Problem to solve
Could you copy out the material below word for word, starting with the line containing "More elevated —" and going on through the line containing "3. point (185, 146)", with both of those lines included?

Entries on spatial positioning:
####################

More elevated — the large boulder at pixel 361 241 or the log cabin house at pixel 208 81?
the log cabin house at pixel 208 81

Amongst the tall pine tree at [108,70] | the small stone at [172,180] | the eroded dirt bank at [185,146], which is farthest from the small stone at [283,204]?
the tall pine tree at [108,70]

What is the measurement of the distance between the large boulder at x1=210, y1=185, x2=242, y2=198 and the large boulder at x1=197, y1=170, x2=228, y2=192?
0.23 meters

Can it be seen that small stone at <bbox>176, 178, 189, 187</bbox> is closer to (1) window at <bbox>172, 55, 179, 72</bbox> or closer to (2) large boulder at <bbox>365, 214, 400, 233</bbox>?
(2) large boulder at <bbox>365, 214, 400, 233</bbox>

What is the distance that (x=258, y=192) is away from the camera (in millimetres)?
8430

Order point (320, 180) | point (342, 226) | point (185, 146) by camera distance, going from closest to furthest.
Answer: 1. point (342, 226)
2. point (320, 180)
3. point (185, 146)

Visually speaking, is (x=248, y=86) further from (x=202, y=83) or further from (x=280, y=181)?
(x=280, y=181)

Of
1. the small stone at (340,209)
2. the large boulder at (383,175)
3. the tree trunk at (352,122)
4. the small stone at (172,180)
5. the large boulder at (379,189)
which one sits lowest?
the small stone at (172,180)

####################

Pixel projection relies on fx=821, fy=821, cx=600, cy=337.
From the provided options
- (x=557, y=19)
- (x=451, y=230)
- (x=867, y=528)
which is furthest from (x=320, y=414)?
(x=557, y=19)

####################

Output for this task
More elevated — the large boulder at pixel 361 241 or the log cabin house at pixel 208 81?
the log cabin house at pixel 208 81

Amongst the tall pine tree at [108,70] | the small stone at [172,180] | the eroded dirt bank at [185,146], which is farthest from the small stone at [283,204]?
the tall pine tree at [108,70]

What is the measurement of the distance between the large boulder at x1=210, y1=185, x2=242, y2=198 and the large boulder at x1=197, y1=170, x2=228, y2=192?
0.23 meters

Can it be seen that small stone at <bbox>176, 178, 189, 187</bbox> is closer to (1) window at <bbox>172, 55, 179, 72</bbox> or closer to (2) large boulder at <bbox>365, 214, 400, 233</bbox>?
(2) large boulder at <bbox>365, 214, 400, 233</bbox>

What is the distance that (x=258, y=192) is away from the camera (in millimetres)?
8430

Order point (320, 180) | point (342, 226) | point (185, 146) by camera distance, going from closest to furthest.
Answer: 1. point (342, 226)
2. point (320, 180)
3. point (185, 146)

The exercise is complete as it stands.